Dis Pater Square is the biggest public space in Pandaemonium, the heart of Hell’s capital city. But just as the center of Paris starts at Notre Dame and stretches along the Champs Elysees to the Arc de Triomphe, so the center of Hell stretched all the way along the Via Dolorosa, the wide, grim avenue where triumphant demon-generals marched. The Circus, otherwise known as the Amphitheater of Commodus, was at the end of the Via Dolorosa, next to Leopold Square. Commodus was one of the worst of the Roman emperors, a murderous psychopath in the vein of Caligula and Nero, but unlike Nero, Commodus had never tried to cheat Hell. In fact, Commodus had a major landmark in Hell named after him instead of a forgotten bridge, so my guess was that Eligor and Caym and the boys weren’t making Emperor Commodus sing opera in front of heckling crowds, either.

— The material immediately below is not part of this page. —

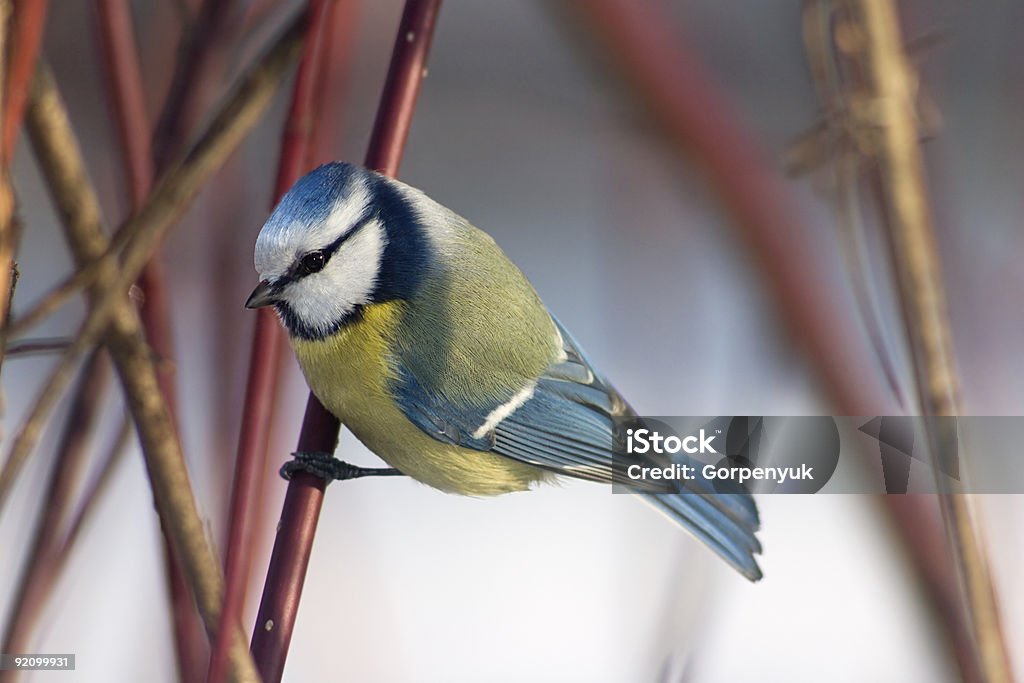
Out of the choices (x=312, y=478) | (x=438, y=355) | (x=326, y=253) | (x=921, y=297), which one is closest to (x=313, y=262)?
(x=326, y=253)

It cost two spits to travel by ferry across the steaming expanse of the Bay of Tophet, but it was much faster than walking, and I didn’t want to jam myself into one of the lurching, packed trains. I reached the landing at Leopold Square before the second beacon had even been lit, leaving me the infernal afternoon to reconnoiter. The amphitheater was closed, but a bribe to a guard—who looked like someone had tried to make walrus jerky and failed—got me inside, then a wearying hike up stony steps got me to the top to look around.